Extract provided:
++++++++

When patients walk in the door, doctors agree to take particular medical insurance policies on behalf of those patients. Those medical insurance companies set terms on how procedures are ordered and, more importantly, what they will or will not pay for.
A side-effect of the health insurance policy of the US is that health insurance companies, under the guise of “managed care”, are the primary decision-maker when it comes to health-care decisions. Again, the insurance company is concerned with actuarial stability. This leaves the physician answering to two external entities (at least) which dictate the terms of how he or she will treat the patient, before even entering the consulting room.
In addition, physicians (in particular, management of large physician groups) tend toward the practice of defensive medicine, that is, medicine not designed to treat medical conditions but to establish a documentary record that every conceivable adverse condition has been ruled out no matter how remote the chance that it is occurring.
This leaves women who are giving birth — one of the most unique and sacred moments for many mothers — being treated not as patients but as a variable plugged into a risk management formula. You aren’t a mother, you are a 1 per cent chance of uterine rupture, a 5 per cent chance of needing a C-section, and so on. A patient in a risk management model is little more than a potential future plaintiff.
Many women accept this treatment because “that’s what you do”, or because they still prefer a hospital birth to other alternatives. Others, however, refuse to play a part in this system and have opted for home birth so they can experience the birth of their children free of the mandates of lawyers and accountants. Typically, they use trained midwives who assist them at home.
Despite this, in most of the United States the use of midwives is illegal. Doctors are technically free to assist with home births, but the aforementioned liability issues usually preclude all but perhaps a dozen physicians in the entire country from doing so. Many of our grandparents were born at home with the assistance of a midwife was the norm. Now it is a practice that has, for all intents and purposes, been outlawed. (As of this writing, only 27 US states license midwives).
It is ironic that in modern day America that prides itself on choice, particularly in female reproductive matters, that laws and the medical community not only dictate the way childbirth services may be provisioned, but actively opposes choosing alternative means of childbirth.
As modern medical development continues to advance, and along with it entrepreneurial litigation developing new ways to find doctors liable for medical problems, patients are treated less as patients and more as risks to be avoided. With something as special, intimate and sacred as childbirth, this should not be.
John Bambenek is an incident handler at the Internet Storm Center and blogs at Part-Time Pundit. He is the father of three children, two of whom were born at home.

++++++++

Task: From the piece on medical liability and childbirth, pull out the passage that begins with the words containing "John Bambenek is" and ends with "born at home.", copying it word for word.

Dataset extract:

++++++++

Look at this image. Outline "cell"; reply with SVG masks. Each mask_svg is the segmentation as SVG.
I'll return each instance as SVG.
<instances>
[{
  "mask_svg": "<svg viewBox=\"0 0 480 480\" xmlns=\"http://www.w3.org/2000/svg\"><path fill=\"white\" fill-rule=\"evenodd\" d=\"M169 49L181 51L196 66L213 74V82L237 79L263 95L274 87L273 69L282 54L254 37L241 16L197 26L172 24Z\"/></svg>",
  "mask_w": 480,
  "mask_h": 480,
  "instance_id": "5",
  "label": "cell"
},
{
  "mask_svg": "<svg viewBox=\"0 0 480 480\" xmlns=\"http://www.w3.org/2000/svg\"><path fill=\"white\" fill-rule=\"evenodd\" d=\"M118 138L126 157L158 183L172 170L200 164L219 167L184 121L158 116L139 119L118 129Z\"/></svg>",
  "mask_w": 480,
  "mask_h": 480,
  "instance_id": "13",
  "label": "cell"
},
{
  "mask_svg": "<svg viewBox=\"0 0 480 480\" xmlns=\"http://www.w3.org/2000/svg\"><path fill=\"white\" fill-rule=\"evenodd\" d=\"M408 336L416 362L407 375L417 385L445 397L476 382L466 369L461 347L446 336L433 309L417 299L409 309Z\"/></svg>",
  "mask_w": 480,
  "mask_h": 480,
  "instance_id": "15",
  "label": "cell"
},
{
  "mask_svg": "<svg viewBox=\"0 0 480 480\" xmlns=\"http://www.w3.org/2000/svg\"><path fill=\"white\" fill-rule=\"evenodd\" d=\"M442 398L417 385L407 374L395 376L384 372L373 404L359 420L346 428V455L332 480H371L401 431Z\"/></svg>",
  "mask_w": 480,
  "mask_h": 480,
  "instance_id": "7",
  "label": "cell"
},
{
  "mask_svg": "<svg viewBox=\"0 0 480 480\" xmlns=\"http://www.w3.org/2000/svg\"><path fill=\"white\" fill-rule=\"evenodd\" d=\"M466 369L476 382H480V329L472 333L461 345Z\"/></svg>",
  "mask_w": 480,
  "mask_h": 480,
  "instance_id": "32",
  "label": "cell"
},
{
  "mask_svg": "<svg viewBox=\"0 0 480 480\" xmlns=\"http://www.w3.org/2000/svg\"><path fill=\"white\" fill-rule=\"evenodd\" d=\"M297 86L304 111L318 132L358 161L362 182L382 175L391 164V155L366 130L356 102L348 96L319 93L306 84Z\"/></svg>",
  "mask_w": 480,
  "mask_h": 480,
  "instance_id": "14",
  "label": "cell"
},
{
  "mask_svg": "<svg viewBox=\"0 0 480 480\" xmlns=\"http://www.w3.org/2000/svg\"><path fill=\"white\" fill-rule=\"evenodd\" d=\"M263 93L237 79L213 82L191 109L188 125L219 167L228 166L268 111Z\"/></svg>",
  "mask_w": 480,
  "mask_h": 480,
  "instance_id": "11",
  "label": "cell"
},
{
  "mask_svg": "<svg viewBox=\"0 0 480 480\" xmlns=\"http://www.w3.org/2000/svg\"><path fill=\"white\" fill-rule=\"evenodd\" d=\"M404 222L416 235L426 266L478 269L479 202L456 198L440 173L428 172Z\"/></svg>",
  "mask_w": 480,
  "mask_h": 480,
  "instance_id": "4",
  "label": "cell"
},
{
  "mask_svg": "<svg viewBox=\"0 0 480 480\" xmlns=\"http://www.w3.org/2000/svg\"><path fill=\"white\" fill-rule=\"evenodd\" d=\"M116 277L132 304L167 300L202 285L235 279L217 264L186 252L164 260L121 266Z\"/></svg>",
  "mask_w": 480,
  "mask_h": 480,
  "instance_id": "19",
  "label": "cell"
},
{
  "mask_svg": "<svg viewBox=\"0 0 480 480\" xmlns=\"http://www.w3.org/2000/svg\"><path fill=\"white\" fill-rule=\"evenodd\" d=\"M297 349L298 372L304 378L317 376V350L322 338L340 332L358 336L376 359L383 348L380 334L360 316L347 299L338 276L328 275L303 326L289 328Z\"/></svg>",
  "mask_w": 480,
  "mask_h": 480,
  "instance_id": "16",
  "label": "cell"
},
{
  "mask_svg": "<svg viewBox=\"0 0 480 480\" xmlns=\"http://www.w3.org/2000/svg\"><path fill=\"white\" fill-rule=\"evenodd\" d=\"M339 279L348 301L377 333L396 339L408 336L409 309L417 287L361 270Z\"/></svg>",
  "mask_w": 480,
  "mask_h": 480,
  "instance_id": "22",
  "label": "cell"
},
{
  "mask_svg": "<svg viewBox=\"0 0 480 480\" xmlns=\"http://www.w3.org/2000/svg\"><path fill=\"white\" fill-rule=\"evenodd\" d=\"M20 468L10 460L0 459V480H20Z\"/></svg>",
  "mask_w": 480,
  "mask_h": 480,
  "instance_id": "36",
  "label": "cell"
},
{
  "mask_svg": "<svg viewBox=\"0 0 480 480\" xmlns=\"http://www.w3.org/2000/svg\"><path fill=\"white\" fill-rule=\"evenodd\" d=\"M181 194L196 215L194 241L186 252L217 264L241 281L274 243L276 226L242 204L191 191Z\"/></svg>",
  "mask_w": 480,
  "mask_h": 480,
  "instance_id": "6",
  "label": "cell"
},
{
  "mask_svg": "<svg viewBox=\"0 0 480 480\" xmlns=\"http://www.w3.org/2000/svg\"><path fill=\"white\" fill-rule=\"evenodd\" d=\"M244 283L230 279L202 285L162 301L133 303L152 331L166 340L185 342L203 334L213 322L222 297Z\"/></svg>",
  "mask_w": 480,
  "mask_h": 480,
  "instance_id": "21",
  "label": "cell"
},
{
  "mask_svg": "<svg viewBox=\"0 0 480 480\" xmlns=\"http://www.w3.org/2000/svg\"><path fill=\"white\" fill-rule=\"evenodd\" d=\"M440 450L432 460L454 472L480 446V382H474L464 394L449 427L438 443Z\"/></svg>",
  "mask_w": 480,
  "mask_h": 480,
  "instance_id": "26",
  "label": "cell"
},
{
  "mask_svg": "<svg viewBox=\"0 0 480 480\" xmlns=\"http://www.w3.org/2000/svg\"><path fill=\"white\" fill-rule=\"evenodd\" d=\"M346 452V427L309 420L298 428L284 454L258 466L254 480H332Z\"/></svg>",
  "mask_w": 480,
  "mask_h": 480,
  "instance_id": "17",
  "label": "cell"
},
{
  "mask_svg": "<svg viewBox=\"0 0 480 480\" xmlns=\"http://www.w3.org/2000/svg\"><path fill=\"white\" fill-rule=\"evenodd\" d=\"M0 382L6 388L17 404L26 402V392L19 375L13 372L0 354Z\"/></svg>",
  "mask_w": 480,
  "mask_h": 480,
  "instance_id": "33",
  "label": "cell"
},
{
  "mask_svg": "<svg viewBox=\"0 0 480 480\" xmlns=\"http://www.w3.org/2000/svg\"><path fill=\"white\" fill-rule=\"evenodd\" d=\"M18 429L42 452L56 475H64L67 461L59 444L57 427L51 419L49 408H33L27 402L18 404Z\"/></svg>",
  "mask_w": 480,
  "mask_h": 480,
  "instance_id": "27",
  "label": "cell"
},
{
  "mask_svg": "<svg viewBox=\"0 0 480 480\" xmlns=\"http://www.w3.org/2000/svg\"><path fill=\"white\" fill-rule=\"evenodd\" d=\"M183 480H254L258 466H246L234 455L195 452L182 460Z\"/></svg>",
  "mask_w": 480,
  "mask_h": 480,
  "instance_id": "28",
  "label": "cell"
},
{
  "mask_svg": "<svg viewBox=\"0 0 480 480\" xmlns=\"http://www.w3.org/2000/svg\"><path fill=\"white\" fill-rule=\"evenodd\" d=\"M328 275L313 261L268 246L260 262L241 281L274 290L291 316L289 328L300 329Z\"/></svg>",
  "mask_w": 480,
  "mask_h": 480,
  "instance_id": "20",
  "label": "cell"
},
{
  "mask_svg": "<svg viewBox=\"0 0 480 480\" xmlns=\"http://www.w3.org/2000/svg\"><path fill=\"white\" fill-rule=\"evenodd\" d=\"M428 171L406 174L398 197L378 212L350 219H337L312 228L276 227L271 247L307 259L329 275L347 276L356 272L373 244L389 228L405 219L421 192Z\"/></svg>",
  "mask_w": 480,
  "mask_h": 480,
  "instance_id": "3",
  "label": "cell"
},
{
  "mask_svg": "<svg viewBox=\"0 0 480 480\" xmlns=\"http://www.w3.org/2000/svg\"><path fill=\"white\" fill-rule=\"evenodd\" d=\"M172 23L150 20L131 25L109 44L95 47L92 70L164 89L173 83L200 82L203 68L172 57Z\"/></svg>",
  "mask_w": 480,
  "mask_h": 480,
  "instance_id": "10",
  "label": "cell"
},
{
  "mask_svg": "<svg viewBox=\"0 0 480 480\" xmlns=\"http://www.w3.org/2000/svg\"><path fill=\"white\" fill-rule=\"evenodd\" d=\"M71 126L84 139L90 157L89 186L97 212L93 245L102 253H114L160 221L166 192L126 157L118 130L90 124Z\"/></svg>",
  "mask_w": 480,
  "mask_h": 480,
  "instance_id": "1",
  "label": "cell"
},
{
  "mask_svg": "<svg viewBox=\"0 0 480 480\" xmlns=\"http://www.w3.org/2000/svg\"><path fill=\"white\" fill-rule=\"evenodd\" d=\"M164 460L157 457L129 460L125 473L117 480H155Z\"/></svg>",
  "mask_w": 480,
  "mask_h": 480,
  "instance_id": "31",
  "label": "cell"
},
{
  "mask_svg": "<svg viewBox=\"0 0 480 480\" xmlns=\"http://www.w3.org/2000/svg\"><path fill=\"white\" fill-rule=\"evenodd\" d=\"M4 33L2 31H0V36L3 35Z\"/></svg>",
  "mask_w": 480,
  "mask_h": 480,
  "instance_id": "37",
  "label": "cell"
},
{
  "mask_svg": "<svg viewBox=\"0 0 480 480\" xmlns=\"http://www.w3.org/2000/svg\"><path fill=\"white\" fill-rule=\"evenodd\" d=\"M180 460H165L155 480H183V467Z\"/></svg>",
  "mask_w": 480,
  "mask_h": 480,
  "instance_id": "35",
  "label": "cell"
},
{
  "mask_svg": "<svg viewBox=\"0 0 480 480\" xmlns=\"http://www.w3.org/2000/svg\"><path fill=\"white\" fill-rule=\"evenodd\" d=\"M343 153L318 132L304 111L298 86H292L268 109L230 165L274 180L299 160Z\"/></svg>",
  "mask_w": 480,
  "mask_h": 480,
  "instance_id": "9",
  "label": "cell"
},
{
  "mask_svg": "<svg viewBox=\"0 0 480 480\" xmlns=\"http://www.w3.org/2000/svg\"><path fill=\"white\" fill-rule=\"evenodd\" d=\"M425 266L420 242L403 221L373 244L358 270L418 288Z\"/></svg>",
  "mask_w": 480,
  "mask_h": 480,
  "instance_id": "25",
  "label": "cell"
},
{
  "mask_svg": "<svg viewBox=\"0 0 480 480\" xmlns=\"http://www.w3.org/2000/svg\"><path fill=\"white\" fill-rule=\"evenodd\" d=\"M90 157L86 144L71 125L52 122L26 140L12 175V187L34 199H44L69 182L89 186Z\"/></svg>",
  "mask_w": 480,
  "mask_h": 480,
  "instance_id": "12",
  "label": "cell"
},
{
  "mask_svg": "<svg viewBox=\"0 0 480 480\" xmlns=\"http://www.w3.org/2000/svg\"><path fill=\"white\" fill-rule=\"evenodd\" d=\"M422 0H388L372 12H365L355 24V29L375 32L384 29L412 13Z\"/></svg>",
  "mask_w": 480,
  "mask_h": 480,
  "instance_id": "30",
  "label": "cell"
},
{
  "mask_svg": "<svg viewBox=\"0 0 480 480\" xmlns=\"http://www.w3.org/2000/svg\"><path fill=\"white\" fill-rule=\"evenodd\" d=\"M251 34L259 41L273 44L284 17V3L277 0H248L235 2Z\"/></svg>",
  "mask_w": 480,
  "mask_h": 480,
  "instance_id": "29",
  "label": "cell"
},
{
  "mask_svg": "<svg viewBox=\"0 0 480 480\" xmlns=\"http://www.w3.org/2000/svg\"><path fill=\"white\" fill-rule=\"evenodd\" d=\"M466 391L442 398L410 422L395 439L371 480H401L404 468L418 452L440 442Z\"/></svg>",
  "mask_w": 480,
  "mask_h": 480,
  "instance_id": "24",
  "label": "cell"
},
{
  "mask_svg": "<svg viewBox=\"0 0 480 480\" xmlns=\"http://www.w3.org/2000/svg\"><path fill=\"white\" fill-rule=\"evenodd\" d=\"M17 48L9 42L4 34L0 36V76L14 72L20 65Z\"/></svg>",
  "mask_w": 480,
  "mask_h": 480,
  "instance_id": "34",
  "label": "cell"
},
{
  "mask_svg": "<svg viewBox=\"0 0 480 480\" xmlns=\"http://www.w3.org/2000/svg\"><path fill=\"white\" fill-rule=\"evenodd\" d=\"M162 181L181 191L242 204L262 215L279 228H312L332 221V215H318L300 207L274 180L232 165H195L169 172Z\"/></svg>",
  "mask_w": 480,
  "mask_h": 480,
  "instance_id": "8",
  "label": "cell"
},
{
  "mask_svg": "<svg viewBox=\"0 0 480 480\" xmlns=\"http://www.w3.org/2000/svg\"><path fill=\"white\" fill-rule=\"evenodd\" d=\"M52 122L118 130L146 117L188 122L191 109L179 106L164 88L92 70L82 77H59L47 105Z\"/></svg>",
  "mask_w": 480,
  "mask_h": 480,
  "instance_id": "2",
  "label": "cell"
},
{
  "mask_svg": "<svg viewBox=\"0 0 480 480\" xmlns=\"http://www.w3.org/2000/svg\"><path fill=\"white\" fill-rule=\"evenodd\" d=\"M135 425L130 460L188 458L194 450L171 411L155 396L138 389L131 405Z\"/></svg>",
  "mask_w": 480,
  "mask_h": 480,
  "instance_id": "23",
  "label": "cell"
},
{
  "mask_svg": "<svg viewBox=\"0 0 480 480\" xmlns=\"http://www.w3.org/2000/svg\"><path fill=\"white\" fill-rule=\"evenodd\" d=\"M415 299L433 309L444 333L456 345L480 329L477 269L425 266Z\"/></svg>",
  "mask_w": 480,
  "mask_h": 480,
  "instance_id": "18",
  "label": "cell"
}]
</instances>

++++++++

Task result:
John Bambenek is an incident handler at the Internet Storm Center and blogs at Part-Time Pundit. He is the father of three children, two of whom were born at home.